In a neighborhood as deeply rooted in tradition as North Beach, it should come as no surprise that local bonafides are incredibly important. To have been born in the Bay is one thing, in the city another. And to say you were born in North Beach, well, that’s something else entirely.

So that makes it all the more remarkable that there’s only one restaurant in North Beach that’s owned and run by a family that was born and raised in the neighborhood. But as far as I know, Sotto Mare is the only place in ‘the Beach’ to fit that bill–and Rich and Laura Azzolino and their daughter Ria are that family. And as anyone who knows Rich will tell you, that kind of history comes with lots of good stories.

On a recent wind-blown afternoon, Rich and I took a little stroll around North Beach. We talked about the neighborhood as it is, and was–and Rich told me a few things about the place I didn’t know.

Naturally, our path began at Sotto Mare. After eleven years, the seafood house has become a North Beach staple. With its straightforward style and Italian-inflected menu, it’s one of the things that epitomizes the old school ethos of the neighborhood.

Rich started out by telling me what used to be right across the street: North Beach’s biggest grocery store, Buon Gusto Market. “From Cioccolato on Columbus all the way over to Belle Cora,” Rich explains, “it took up that whole end of the block. I’d walk by here every day.”

 

Belle Cora, formerly home of Buon Gusto Market, and later Dianda’s Bakery. | Photo: Joe Bonadio

Approaching the corner of Columbus and Green, Rich points across the street, where the former Panta Rei space is being renovated. “That was the first location of U.S. Restaurant, with all the cousins, and the ladies who ran it,” Rich smiles at the memory. “That was a great place.”
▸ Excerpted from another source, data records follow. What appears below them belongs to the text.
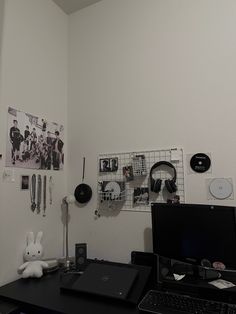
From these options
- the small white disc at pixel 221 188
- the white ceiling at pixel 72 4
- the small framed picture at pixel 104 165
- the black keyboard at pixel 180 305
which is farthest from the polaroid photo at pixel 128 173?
the white ceiling at pixel 72 4

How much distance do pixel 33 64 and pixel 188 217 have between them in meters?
1.45

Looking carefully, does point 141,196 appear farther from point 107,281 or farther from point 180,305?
point 180,305

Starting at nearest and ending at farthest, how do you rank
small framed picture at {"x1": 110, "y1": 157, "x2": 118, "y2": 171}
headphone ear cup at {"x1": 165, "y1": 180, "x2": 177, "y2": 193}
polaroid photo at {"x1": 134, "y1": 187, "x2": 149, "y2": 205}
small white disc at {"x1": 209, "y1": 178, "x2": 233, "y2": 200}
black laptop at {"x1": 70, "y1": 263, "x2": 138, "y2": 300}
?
1. black laptop at {"x1": 70, "y1": 263, "x2": 138, "y2": 300}
2. small white disc at {"x1": 209, "y1": 178, "x2": 233, "y2": 200}
3. headphone ear cup at {"x1": 165, "y1": 180, "x2": 177, "y2": 193}
4. polaroid photo at {"x1": 134, "y1": 187, "x2": 149, "y2": 205}
5. small framed picture at {"x1": 110, "y1": 157, "x2": 118, "y2": 171}

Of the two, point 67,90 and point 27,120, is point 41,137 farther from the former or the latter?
point 67,90

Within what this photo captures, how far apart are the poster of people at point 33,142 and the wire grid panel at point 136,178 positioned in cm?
37

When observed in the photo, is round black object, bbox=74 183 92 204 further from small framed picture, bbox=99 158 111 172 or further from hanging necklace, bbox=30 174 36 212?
hanging necklace, bbox=30 174 36 212

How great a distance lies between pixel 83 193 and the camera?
1879 mm

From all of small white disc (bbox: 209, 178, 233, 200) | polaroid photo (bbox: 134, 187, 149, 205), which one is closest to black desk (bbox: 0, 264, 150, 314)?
polaroid photo (bbox: 134, 187, 149, 205)

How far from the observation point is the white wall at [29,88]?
1494mm

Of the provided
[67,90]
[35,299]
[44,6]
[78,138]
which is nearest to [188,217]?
[35,299]

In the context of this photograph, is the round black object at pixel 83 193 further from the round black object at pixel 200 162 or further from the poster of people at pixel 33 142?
the round black object at pixel 200 162

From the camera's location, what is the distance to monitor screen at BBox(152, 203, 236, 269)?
1.21 metres

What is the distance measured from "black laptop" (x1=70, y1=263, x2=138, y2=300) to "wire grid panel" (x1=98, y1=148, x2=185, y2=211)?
0.46 metres

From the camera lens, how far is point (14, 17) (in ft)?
5.40
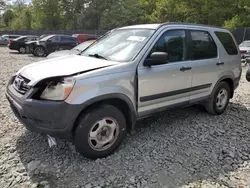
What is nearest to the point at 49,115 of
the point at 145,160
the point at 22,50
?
the point at 145,160

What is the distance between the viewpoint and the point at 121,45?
3.85 m

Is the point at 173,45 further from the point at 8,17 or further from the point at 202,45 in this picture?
the point at 8,17

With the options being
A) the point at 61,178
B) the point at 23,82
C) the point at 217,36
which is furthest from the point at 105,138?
the point at 217,36

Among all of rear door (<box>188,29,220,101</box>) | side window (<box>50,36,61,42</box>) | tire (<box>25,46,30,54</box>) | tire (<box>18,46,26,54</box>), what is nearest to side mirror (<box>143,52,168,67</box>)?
rear door (<box>188,29,220,101</box>)

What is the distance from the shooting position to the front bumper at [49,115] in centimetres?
286

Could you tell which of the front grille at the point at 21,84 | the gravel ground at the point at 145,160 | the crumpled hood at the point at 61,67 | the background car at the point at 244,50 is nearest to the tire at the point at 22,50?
the background car at the point at 244,50

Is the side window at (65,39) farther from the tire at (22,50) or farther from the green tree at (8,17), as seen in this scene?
the green tree at (8,17)

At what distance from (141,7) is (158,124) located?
40.6 meters

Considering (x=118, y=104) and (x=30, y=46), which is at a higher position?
(x=118, y=104)

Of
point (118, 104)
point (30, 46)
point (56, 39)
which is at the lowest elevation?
point (30, 46)

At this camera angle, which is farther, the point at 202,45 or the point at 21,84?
the point at 202,45

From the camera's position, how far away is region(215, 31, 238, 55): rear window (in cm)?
491

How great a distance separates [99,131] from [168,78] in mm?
1351

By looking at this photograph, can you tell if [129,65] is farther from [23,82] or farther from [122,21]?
[122,21]
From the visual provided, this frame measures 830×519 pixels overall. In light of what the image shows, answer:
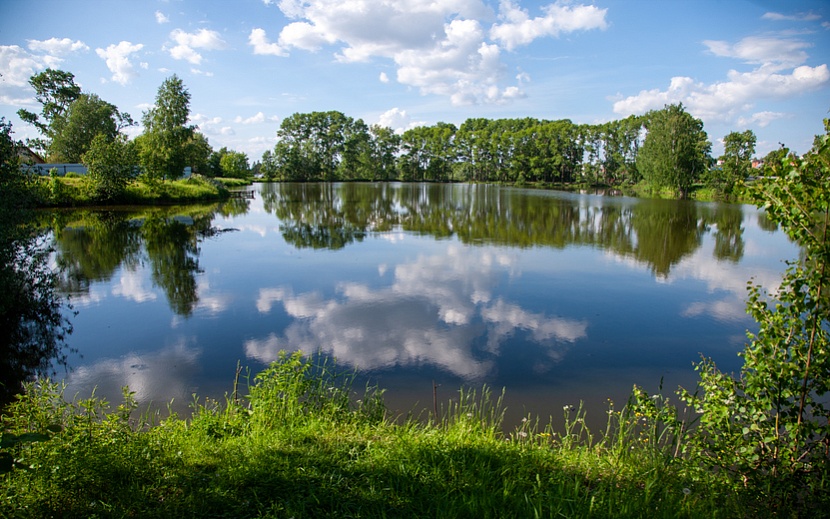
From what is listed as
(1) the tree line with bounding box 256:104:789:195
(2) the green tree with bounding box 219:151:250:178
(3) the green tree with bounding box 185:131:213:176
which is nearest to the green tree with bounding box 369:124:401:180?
(1) the tree line with bounding box 256:104:789:195

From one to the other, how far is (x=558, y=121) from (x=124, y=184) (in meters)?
80.6

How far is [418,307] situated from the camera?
991 cm

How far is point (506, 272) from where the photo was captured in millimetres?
13250

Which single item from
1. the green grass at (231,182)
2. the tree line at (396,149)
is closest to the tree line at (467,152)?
the tree line at (396,149)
As we round the corner, we are bathed in the aroma of fresh fudge that wafts from the open doors of C. Cioccolato. “Here where Alchimia is now, this was the finest jewelry store in North Beach, R. Matteuci,” Rich remembers. “And there used to be a big clock standing right here, that’s how we all kept track of the time.” (The clock, an ornate 25’ beauty which dated from 1906, was destroyed by a truck in 1999.)

The grand clock that used to sit in front of R. Matteuci at 450 Columbus. | Photo: Fred Lyon, R. Matteuci

The building at 450 Columbus as it appears today. | Photo: Joe Bonadio

Rich explains that a lot of the restaurants on Columbus used to be small retail businesses. “These were all just little shoe shops, clothing stores, travel agencies, you name it.” He points out the Stinking Rose. “That was Anchor, the drug store,” he says. “they had all the leeches,” Rich tells me, drawing a blank stare. “Yeah, in case you got a black eye, that’s where you came for leeches, to get the blood out.” Hoo boy!
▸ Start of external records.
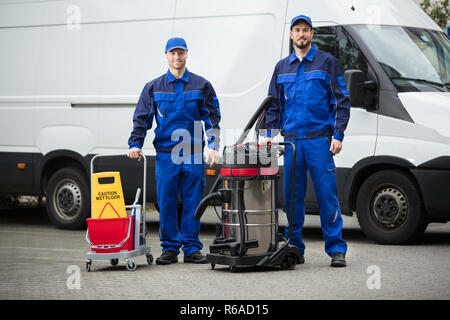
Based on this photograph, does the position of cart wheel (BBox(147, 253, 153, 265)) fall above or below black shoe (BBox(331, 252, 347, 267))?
below

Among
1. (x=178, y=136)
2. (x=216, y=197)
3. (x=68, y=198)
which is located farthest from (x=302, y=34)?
(x=68, y=198)

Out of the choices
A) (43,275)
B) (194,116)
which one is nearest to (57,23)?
(194,116)

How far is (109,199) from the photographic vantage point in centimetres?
781

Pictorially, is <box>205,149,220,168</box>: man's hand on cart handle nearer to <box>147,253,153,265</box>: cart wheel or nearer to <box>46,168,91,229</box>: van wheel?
<box>147,253,153,265</box>: cart wheel

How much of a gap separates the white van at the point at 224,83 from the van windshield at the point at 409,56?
0.05 feet

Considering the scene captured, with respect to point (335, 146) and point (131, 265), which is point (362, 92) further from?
point (131, 265)

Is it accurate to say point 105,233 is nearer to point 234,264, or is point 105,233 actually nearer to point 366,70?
point 234,264

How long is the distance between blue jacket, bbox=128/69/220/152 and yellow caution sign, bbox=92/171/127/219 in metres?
0.44

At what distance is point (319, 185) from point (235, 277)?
1.19 metres

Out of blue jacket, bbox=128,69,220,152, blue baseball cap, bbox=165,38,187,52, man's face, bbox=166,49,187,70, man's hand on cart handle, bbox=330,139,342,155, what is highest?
blue baseball cap, bbox=165,38,187,52

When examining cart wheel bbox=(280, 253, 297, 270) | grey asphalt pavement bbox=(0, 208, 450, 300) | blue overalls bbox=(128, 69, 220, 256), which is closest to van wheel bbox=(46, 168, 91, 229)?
grey asphalt pavement bbox=(0, 208, 450, 300)

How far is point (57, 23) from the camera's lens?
1192cm

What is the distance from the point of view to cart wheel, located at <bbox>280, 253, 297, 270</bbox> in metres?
7.48
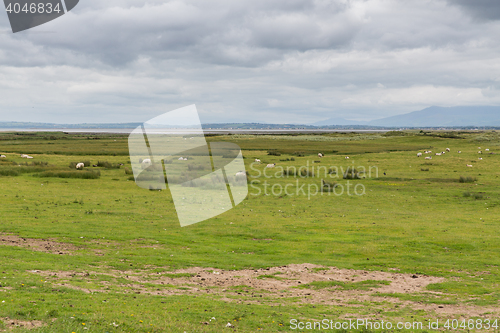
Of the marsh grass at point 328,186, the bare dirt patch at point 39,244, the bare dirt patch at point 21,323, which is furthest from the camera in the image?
the marsh grass at point 328,186

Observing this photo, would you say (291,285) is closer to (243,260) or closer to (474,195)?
(243,260)

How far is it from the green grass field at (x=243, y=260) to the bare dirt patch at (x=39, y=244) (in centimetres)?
8

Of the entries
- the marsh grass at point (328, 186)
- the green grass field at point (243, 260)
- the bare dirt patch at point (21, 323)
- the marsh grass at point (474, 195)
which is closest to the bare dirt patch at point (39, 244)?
the green grass field at point (243, 260)

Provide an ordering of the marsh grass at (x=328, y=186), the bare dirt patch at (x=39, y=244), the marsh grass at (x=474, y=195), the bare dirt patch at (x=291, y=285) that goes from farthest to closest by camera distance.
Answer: the marsh grass at (x=328, y=186), the marsh grass at (x=474, y=195), the bare dirt patch at (x=39, y=244), the bare dirt patch at (x=291, y=285)

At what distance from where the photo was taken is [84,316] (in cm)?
946

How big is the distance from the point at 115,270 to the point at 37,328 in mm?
6286

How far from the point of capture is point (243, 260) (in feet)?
56.7

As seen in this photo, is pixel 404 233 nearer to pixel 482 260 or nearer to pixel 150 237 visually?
pixel 482 260

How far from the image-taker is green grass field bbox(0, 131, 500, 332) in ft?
34.5

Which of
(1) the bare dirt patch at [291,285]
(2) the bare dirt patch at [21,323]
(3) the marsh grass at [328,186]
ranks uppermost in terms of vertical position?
(2) the bare dirt patch at [21,323]

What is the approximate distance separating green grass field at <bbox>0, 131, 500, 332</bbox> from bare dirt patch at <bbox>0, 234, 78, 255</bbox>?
0.08m

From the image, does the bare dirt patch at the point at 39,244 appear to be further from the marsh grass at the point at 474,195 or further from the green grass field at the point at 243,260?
the marsh grass at the point at 474,195

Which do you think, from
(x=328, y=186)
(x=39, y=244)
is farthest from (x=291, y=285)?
(x=328, y=186)

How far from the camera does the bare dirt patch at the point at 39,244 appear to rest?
1673 centimetres
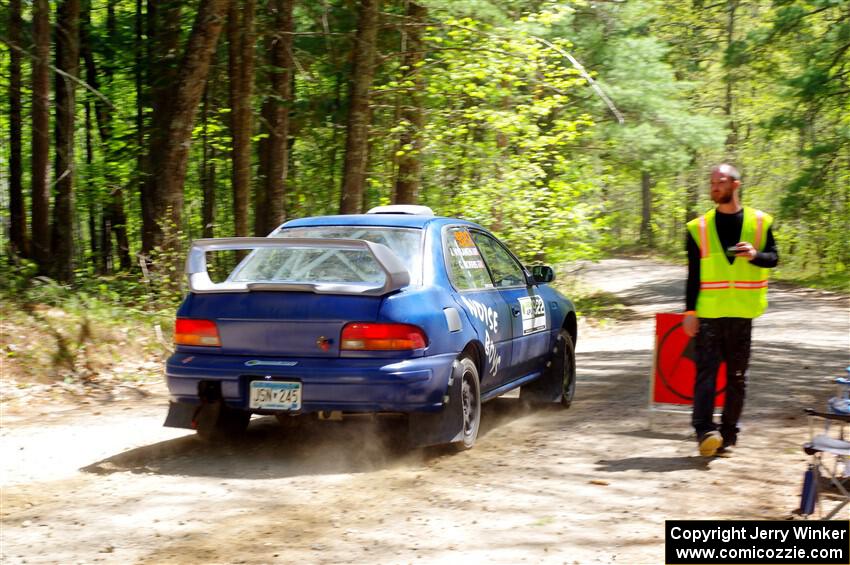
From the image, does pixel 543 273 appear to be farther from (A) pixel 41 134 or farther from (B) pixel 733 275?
(A) pixel 41 134

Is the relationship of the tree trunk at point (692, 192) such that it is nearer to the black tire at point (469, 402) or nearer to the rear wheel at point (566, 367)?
the rear wheel at point (566, 367)

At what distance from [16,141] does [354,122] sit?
917 cm

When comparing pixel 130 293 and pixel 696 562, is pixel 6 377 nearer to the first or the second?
pixel 130 293

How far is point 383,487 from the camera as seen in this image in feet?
21.2

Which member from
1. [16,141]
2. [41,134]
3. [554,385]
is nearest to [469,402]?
[554,385]

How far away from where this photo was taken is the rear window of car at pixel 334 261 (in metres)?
7.33

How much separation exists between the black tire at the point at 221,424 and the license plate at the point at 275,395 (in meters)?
0.35

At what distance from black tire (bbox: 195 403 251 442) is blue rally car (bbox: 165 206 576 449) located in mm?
12

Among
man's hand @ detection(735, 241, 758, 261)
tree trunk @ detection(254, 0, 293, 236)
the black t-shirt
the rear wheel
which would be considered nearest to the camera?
man's hand @ detection(735, 241, 758, 261)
Rossi’s Market on Vallejo Street, now the location of Cole Hardware. | Photo: San Francisco History Center, SF Public Library

We head across Columbus and walk to the intersection of Vallejo and Stockton Streets, where Victoria Pastry sat for 98 years before relocating to its current spot off of Washington Square Park. On the way, we pass by May Shun Trading Co., sundry store and onetime site of another North Beach legend: Florence Ravioli. “Yeah, you used to be able to watch them make ravioli and tortellinis, right in the windows,” Rich tells me. Florence made fresh pasta at the location for 52 years before closing for good in 2003.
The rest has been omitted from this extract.